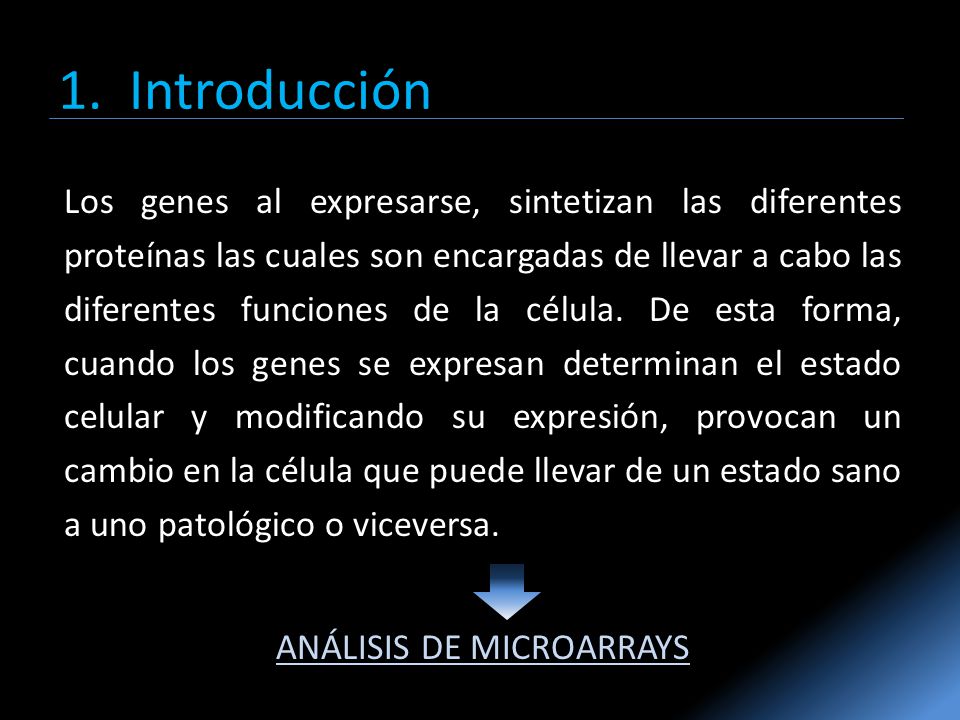 1. Introducción

Los genes al expresarse, sintetizan las diferentes proteínas las cuales son encargadas de llevar a cabo las diferentes funciones de la célula. De esta forma, cuando los genes se expresan determinan el estado celular y modificando su expresión, provocan un cambio en la célula que puede llevar de un estado sano a uno patológico o viceversa.

ANÁLISIS DE MICROARRAYS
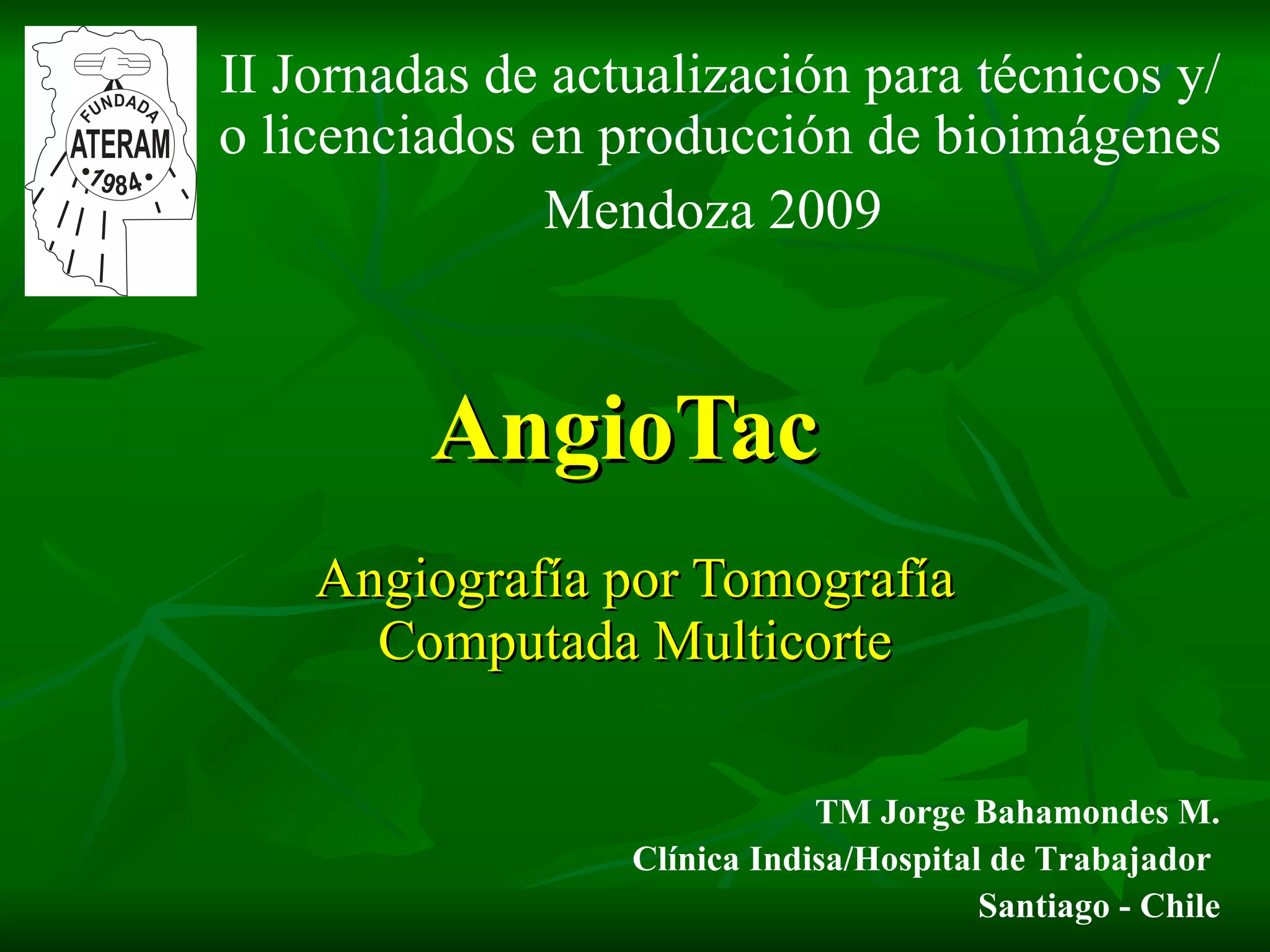 FUNDADA
ATERAM
•1984•

II Jornadas de actualización para técnicos y/o licenciados en producción de bioimágenes
Mendoza 2009

AngioTac

Angiografía por Tomografía Computada Multicorte

TM Jorge Bahamondes M.
Clínica Indisa/Hospital de Trabajador
Santiago - Chile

· · ·

What to produce: What you return should match the records above word for word, minus the pictures.

Solution to this exercise:
 1. Introducción

Los genes al expresarse, sintetizan las diferentes proteínas las cuales son encargadas de llevar a cabo las diferentes funciones de la célula. De esta forma, cuando los genes se expresan determinan el estado celular y modificando su expresión, provocan un cambio en la célula que puede llevar de un estado sano a uno patológico o viceversa.

ANÁLISIS DE MICROARRAYS
 FUNDADA
ATERAM
•1984•

II Jornadas de actualización para técnicos y/o licenciados en producción de bioimágenes
Mendoza 2009

AngioTac

Angiografía por Tomografía Computada Multicorte

TM Jorge Bahamondes M.
Clínica Indisa/Hospital de Trabajador
Santiago - Chile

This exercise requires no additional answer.